BEGIN PASSAGE PROVIDED

LibPQ icon indicating copy to clipboard operation
LibPQ copied to clipboard

Compatibility with PowerBI service

Open sio opened this issue 5 years ago • 12 comments

Looks like LibPQ can not be used in PowerBI service because of providing dynamic arguments to Web.Content(). This page is the place to discuss, develop and test possible workarounds.

Important

I have no account with PowerBI service, so I will need outside help to do the tests

Roadmap

  • [x] Describe the testing sequence (@sio)
  • [x] Test LibPQ 1.2.0 with PowerBI service (@spythan?)
  • [x] Modify loader to use static base URL with Web.Contents (@sio)
  • [x] Test modified version of LibPQ with PowerBI service (not assigned)
  • [ ] Write documentation on using LibPQ with Power BI service

sio avatar Apr 27 '19 06:04 sio

Testing LibPQ with PowerBI service

  1. Add LibPQ to the report
  2. Add the following LibPQPath:
[
    Local = {},
    Web = {"https://github.com/sio/LibPQ/raw/master/Modules/"}
]
  1. Add the following test query:
LibPQ("Date.Parse")("27.04.2019")
  1. Check that the query above produces a valid date

sio avatar Apr 27 '19 06:04 sio

I have made some changes in the main LibPQ module. Now it uses static base URLs for web modules. If PBI service performs its checks at runtime, that should be enough. If it runs checks only once at import, we will need to define some hacky no-ops in the LibPQPath.

@spythan, please test both old and new LibPQ with the PowerBI service. Thank you very much!

sio avatar Apr 27 '19 08:04 sio

Mate I just saw these updates, I will review and answer in a couple of days!

spythan avatar May 01 '19 03:05 spythan

I tested both master and pbi-service versions as requested, both are working!

I also published a test project report online, connecting to external sources, and it works just fine.

END PASSAGE PROVIDED

- _WORK REQUIRED_:
Carry on the forum thread about LibPQ and the Power BI service, starting right after its last sentence. The data that comes next is from a separate source.

BEGIN RECORDS

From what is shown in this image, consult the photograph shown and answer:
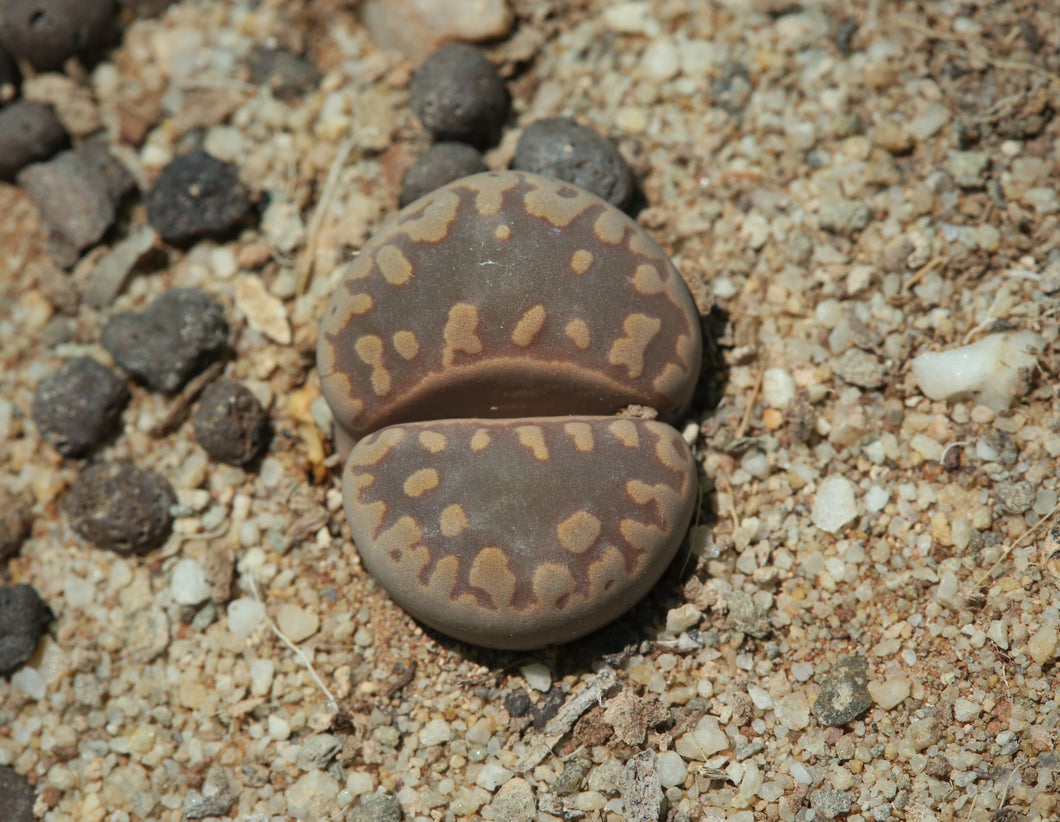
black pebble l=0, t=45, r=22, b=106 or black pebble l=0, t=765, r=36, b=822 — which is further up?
black pebble l=0, t=45, r=22, b=106

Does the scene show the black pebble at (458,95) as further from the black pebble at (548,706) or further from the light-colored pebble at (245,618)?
the black pebble at (548,706)

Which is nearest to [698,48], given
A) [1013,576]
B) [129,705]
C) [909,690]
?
[1013,576]

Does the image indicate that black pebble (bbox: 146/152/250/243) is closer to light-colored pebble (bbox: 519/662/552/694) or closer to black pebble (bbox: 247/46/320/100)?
black pebble (bbox: 247/46/320/100)

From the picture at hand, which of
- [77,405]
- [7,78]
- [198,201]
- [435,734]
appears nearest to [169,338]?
[77,405]

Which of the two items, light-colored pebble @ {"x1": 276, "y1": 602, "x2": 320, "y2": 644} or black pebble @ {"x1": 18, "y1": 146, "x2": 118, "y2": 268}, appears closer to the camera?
light-colored pebble @ {"x1": 276, "y1": 602, "x2": 320, "y2": 644}

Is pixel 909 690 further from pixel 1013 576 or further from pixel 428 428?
pixel 428 428

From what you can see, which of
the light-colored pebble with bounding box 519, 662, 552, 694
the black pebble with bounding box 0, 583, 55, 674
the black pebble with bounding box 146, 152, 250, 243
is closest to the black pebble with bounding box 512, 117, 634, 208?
the black pebble with bounding box 146, 152, 250, 243

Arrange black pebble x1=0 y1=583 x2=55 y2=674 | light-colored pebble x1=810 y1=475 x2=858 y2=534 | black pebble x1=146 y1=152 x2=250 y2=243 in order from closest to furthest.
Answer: light-colored pebble x1=810 y1=475 x2=858 y2=534
black pebble x1=0 y1=583 x2=55 y2=674
black pebble x1=146 y1=152 x2=250 y2=243
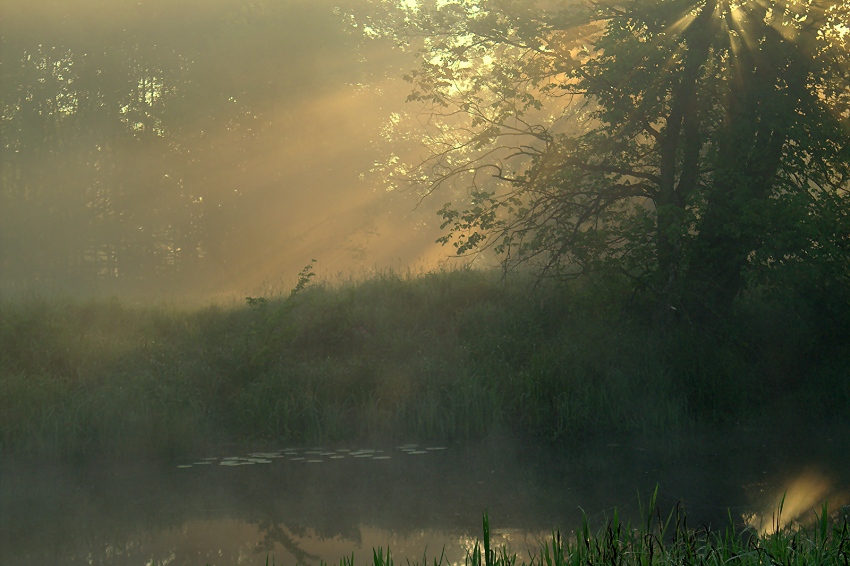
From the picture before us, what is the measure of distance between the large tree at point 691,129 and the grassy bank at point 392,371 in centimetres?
101

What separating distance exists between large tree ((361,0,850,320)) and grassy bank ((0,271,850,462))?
1.01 metres

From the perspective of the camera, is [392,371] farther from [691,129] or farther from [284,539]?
[691,129]

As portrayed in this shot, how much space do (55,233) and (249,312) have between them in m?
17.7

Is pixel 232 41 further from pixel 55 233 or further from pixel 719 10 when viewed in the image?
pixel 719 10

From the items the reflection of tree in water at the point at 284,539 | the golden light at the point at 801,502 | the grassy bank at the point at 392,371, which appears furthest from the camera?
the grassy bank at the point at 392,371

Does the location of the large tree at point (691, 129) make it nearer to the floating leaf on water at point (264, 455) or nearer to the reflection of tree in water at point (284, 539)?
the floating leaf on water at point (264, 455)

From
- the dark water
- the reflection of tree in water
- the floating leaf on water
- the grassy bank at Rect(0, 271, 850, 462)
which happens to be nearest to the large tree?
the grassy bank at Rect(0, 271, 850, 462)

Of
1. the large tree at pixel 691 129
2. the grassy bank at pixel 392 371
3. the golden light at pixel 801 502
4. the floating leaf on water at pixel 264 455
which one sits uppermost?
the large tree at pixel 691 129

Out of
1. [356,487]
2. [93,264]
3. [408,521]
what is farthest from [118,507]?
[93,264]

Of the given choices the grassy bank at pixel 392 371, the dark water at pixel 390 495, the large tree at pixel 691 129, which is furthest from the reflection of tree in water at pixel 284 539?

END RECORDS

- _TASK RESPONSE_:
When I first asked I wasn't even thinking about that Web.Content() detail to be honest, even though i happened to have read those articles. Having little experience with all these tools I was trying to find a way to access my files on the cloud service, since all the queries I use in the report contain just LibPQ("QueryName") import calls and all the code is managed in external files, and hadn't realized that using a private online repository to access the code would probably be a good solution, since credentials seem to be managed safely. At the time I was thinking of somehow uploading the files in scope of Power BI Service, like OneDrive or something. Edit: I seem to be able to use the local path in Power BI Desktop (in LibPQPath) instead of online repo to my code, publish the report to Power BI Service and everything still works - which confuses me and makes me understand that I don't grasp yet exactly how the queries are handled once the dataset/report is published to the cloud, it appears they don't require a connection to their source code, so I am again not sure if what I am trying to achieve is related with LibPQ. I thought if I changed the source code (in online repo) and refreshed the cloud dataset, the changes would be reflected, but it appears to not be so.

Regarding Scheduled Refresh though, this message appears: (both versions since it's unrelated)

image

Currently I have some ground to cover in my project before needing to solve this problem, but will probably come back to it when I need it. Any of your suggestions are very welcome.

For future reference, this resource will probably come in handy.

spythan avatar May 02 '19 00:05 spythan

Thank you very much!

The fact that local paths still work surprises me, but I'm not familiar with caching mechanisms PBI service uses. Could it be that by default it just publishes the results you've calculated locally unless you "force" the refresh in some way?

I'm pretty busy this week but I'll try to look more into this next week.

sio avatar May 05 '19 15:05 sio

I have much more information on PBI Service.

Because Refresh button isn't deactivated , nor any visual feedback if no refresh is actually ran, in PBI Service, I didn't realize that in my case the queries weren't running again at all, I only had the original data. That happened because refresh wasn't really enabled at all.

I set up both personal and enterprise gateways - a gateway is required if you want to refresh a on-premises source, like database, in PBI Service. Using either of those, I was able to refresh data and set-up automatic refresh for a cloud dataset connected to my database through the gateway. Only specific sources are supported for refresh though, as stated in the previous link, and I don't know what a query containing a LibPQ module import gets classified as, but it doesn't know how to refresh it, so you get this message: image

I found more info in the Refresh History pane after failed manual refresh attempts: image So that's where we stand :smiley:

spythan avatar May 07 '19 00:05 spythan

Well... I'm stuck.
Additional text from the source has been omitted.